What you should do: Reproduce the listing below line for line, leaving out the pictures.

Data shown:
☆ ☆ ☆

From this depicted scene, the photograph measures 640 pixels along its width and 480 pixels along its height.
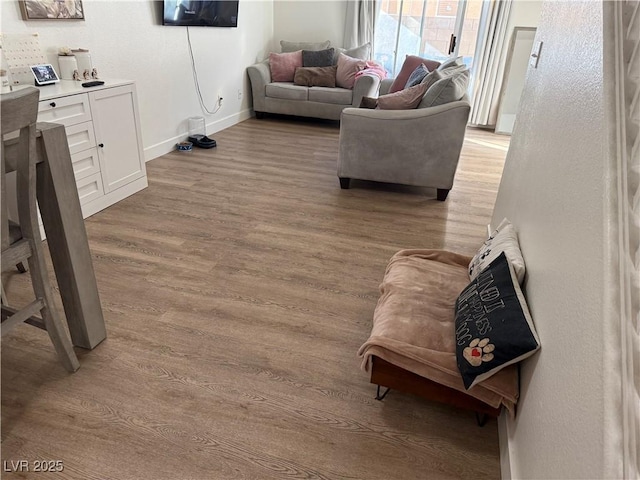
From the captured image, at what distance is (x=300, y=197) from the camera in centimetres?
346

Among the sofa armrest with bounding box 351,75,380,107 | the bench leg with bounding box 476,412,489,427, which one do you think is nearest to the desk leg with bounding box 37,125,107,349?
the bench leg with bounding box 476,412,489,427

☆ ☆ ☆

Response:
From this depicted scene, the photograph measures 640 pixels along its width and 480 pixels along its height.
From the captured image, at what distance is (x=300, y=197) from the camera in centimetres?
346

Among the sofa armrest with bounding box 351,75,380,107 | the bench leg with bounding box 476,412,489,427, which one do you think is nearest to the desk leg with bounding box 37,125,107,349?
the bench leg with bounding box 476,412,489,427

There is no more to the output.